SUPPLIED PASSAGE
I don't play with those people because it's zero fun for me.
 

Hussar

Legend
So you don't like long campaigns?
That's a bit obtuse.

I'm obviously talking from campaign to campaign. Playing your character true to character and portraying that character within a given campaign is central to immersion and aids in the immersion of everyone else at the table.

Campaign length doesn't really enter into it.
 

That's a bit obtuse.
Sorry. That is a fair assessment of my comment.

I'm obviously talking from campaign to campaign. Playing your character true to character and portraying that character within a given campaign is central to immersion and aids in the immersion of everyone else at the table.

Campaign length doesn't really enter into it.
I've seen players play the same personality in different characters between and within campaigns. It is... less interesting for sure. And possibly annoying, depending on the character trait(s) being portrayed.
 

Lanefan

Victoria Rules
So you don't like long campaigns?
Even within long campaigns players don't necessarily stick with the same character all the way through; and yes, any individual character can become boring - be it to play or to run with - long before the campaign itself does.

I often turn over my PCs within a campaign just to keep things fresh. I'll have several, and cycle them in and out depending on some combination of a) what's needed for that particular mission, b) whether the character itself has a reason to go, and-or c) which one I feel like playing at the time.
 

Hriston

Dungeon Master of Middle-earth
I get what you're saying here, though my take is that the difference is small enough to not matter in that the end result - the actions the character takes and the things it says during play - will turn out very much the same via either process.
Yeah, I think that has to do with both approaches involving use of actor stance, i.e. making your character's decisions using only your character's knowledge and perceptions. The difference, for me, is in how immersive the two approaches are. If I'm at the table thinking, for example. about whether my character's decisions are too smart for his/her ability scores, that's time I'm not inhabiting my character because that's a player concern.

Contrast this with someone playing in true pawn stance, where the in-play results will likely turn out more optimal on a consistent basis due to the player looking at things from a fully gamist perspective.
I think equating stance with play priority is a little iffy, but I can see how pawn stance applies well to gamist objectives. I think there's some of that, actually, in my dislike for roleplaying to the character sheet. From where I sit, it seems a bit like treating roleplaying as a game in which the competition is about being true to an objective standard, represented by the character sheet, if that makes sense. Thus comments from some of the participants in this discussion, e.g. @Hussar, about the "judging" of participants' roleplaying being a significant component of play at their tables. That all seems like something that would work against immersion for me because it's not something my character cares about.

I rarely use reaction rolls and pretty much never use social interaction DCs (an advantage of playing in a system that eschews such things).

Further, if you write LG on your character sheet and then proceed to consistently play the character as CG I don't count that as an alignment change per se, as your in-play alignment was never LG in the first place. Unless someone casts a detection spell, I usually allow a few sessions to go by before trying to nail down a character's alignment, to give the player a chance to run the character out and sort it.
Yeah, by change a character's alignment I meant change what's on the character sheet to match the character's behavior rather than change anything about the character itself. For mechanical purposes, as DM, I go by what's on the sheet until such time that such a change is made. Although I have somewhat of a system in place to handle this, it hasn't actually ever come up in one of my games because I guess I'm not all that critical about characters behaving according to their alignment.

DO THIS
According to the roleplaying discussion, why does Hriston consider thinking about whether a character's decisions are too smart for its ability scores a loss of immersion? Answer in one to three sentences.

(Items from a dataset)

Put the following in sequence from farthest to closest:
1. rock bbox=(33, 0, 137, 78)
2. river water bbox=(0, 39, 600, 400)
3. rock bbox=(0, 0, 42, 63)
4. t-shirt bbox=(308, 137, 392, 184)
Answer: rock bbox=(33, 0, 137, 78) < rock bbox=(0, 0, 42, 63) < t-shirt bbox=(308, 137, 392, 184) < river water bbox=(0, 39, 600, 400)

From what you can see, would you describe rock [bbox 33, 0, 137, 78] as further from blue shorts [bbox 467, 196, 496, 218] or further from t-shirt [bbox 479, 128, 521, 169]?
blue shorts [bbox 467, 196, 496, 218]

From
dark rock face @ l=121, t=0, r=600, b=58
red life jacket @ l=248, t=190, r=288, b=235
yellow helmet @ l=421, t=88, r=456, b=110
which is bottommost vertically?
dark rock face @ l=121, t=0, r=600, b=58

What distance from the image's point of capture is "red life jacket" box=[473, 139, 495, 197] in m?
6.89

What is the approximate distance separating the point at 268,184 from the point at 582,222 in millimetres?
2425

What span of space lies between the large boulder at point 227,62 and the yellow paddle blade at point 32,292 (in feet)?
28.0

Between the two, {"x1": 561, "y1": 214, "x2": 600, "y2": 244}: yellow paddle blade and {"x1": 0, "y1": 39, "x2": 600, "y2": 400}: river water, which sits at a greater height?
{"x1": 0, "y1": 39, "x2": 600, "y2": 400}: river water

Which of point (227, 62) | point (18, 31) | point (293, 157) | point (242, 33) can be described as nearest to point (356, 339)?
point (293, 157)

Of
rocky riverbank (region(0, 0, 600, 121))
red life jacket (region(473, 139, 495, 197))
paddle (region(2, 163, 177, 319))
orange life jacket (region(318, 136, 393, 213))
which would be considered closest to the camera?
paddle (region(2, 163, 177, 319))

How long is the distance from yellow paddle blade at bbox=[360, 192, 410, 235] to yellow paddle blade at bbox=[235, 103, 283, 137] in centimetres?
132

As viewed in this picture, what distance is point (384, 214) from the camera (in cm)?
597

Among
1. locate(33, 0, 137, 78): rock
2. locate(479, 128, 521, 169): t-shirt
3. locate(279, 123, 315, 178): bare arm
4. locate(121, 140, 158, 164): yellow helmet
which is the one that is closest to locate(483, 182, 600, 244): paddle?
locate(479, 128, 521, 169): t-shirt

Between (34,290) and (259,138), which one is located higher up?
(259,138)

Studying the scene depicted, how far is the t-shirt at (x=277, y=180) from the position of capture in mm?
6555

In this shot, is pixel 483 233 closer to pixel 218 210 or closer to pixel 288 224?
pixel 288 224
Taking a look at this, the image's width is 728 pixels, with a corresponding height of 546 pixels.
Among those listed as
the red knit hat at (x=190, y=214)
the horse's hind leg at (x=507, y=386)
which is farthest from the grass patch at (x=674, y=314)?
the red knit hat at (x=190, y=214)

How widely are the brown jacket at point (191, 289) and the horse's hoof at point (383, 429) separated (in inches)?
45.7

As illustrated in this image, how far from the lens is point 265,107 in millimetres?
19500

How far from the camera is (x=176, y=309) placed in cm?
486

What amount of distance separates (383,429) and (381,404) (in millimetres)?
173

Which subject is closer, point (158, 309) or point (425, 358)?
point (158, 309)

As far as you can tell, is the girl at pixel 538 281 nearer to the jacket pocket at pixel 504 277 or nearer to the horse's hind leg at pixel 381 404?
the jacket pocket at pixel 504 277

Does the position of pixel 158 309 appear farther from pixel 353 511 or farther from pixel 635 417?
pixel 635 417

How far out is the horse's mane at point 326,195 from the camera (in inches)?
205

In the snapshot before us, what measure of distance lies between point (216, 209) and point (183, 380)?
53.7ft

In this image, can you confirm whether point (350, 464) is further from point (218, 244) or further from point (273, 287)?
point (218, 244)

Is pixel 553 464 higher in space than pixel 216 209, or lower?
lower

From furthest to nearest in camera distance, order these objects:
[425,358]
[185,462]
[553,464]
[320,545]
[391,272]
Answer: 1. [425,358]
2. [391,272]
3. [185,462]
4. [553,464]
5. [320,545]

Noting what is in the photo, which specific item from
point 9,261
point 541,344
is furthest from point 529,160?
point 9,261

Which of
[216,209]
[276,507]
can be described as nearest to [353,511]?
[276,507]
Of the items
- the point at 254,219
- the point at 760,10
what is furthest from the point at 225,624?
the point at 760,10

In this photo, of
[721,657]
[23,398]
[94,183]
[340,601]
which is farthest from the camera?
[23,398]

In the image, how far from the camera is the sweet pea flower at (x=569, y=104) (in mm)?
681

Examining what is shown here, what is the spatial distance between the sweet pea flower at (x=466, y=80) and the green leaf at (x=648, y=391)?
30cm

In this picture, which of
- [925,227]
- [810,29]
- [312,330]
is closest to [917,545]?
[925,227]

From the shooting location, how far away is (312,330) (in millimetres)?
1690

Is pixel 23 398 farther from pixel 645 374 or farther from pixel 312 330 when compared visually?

EXERCISE ANSWER
Hriston says that time spent on that question is time not spent inhabiting the character. Whether decisions fit the ability scores is a player concern, not something the character itself is thinking about.